2. Try to split compound sentences into few smaller ones.
3. Compress resulting sentences so we exclude some low-informative words without (hopefully) sacrifising the readability.
    - Named entities intuitively seem more important that common nouns, so they are not to be deleted.
    
#### 3. Implementation of summarization block per-se
#### 4. Evaluation and metrics


## 1. Dataset

From here: https://cs.nyu.edu/~kcho/DMQA/

## 2. Heuristics (postponed)

See notebooks 3.1, 3.2, 3.3

## 3. Summarization block

For my summarization block I'd like to make use of the novel method suggested by Ming Zhong, Pengfei Liu, Yiran Chen, Danqing Wang, Xipeng Qiu†, Xuanjing Huang in the paper [Extractive Summarization as Text Matching](https://arxiv.org/pdf/2004.08795.pdf)

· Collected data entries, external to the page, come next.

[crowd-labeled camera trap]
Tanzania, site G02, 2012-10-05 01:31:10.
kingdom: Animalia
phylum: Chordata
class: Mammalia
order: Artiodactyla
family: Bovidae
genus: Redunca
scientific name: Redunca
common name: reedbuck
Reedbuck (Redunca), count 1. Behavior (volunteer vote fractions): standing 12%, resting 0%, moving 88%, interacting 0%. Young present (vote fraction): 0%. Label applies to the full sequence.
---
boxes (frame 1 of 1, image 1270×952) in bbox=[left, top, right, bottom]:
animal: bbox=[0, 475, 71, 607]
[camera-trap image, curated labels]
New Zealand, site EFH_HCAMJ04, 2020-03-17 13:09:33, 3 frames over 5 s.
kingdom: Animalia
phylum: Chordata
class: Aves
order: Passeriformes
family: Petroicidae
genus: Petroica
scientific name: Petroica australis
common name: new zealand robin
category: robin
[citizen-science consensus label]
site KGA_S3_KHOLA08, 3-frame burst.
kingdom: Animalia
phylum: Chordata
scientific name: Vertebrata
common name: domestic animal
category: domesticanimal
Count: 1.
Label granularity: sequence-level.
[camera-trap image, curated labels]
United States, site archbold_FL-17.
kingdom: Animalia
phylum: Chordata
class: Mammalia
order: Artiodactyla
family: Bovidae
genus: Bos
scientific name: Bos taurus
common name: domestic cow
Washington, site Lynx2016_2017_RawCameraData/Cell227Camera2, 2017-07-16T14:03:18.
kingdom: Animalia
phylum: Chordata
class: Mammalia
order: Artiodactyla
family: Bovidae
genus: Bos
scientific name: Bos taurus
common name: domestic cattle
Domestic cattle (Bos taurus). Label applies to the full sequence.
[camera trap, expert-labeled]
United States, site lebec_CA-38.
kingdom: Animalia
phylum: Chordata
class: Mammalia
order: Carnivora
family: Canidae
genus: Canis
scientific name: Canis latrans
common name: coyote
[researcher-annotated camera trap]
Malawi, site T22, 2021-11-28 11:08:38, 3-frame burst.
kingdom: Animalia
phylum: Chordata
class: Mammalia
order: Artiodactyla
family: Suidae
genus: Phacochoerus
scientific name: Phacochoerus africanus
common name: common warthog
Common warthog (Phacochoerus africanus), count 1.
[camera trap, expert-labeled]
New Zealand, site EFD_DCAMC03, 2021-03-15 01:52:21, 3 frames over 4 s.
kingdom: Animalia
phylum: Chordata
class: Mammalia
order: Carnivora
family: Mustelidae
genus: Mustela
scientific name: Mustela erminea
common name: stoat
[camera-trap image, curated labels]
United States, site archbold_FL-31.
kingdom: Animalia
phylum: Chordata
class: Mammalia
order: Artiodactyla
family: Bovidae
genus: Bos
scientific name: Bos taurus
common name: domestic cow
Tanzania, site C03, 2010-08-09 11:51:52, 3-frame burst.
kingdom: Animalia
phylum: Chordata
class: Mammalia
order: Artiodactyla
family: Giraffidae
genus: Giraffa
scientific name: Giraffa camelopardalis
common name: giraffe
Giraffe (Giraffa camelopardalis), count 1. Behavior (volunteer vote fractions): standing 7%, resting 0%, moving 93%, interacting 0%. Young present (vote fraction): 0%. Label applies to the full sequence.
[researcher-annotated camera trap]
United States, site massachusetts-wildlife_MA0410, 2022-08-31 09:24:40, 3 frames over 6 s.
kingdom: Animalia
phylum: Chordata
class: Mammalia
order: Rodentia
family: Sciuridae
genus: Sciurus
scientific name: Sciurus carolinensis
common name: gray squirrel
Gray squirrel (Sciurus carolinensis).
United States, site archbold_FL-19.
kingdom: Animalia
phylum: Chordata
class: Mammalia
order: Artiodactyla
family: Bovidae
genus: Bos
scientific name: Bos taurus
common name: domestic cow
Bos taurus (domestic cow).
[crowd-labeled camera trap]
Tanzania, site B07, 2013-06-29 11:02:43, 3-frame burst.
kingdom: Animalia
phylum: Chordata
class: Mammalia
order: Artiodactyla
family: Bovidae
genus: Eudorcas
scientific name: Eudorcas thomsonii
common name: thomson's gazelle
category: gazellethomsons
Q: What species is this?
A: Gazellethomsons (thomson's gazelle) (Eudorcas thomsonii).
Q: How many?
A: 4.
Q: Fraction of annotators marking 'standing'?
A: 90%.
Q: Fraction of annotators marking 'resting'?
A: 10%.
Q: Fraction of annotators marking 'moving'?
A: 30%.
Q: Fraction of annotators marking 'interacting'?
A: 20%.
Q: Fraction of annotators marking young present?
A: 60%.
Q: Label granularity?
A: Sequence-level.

The main keypoint of the work:
> Instead of scoring and extracting sentences
> one by one to form a summary, we formulate
> extractive summarization as a semantic text matching
> problem and propose a novel summary-level
> framework. Our approach bypasses the difficulty
> of summary-level optimization by contrastive learning,
> that is, a good summary should be more
> semantically similar to the source document than the
> unqualified summaries.

In fact they fine-tune some bert to produce embeddings in a way they favor semantic similarity between a gold summary and a text.


And the loss...
> In order to fine-tune Siamese-BERT, we use a margin-based triplet loss to update the weights

Doesn't search though all possible candidates can be of $\sum_{i=1}^{n}C_n^i$ variants?
> In the inference phase, we formulate extractive summarization as a task to search for the best summary among all the candidates C extracted from the document D.

... and yeah, exactly:
> The matching idea is more intuitive while it suffers from combinatorial explosion problems. \[...] we introduce a content selection module to pre-select salient sentences.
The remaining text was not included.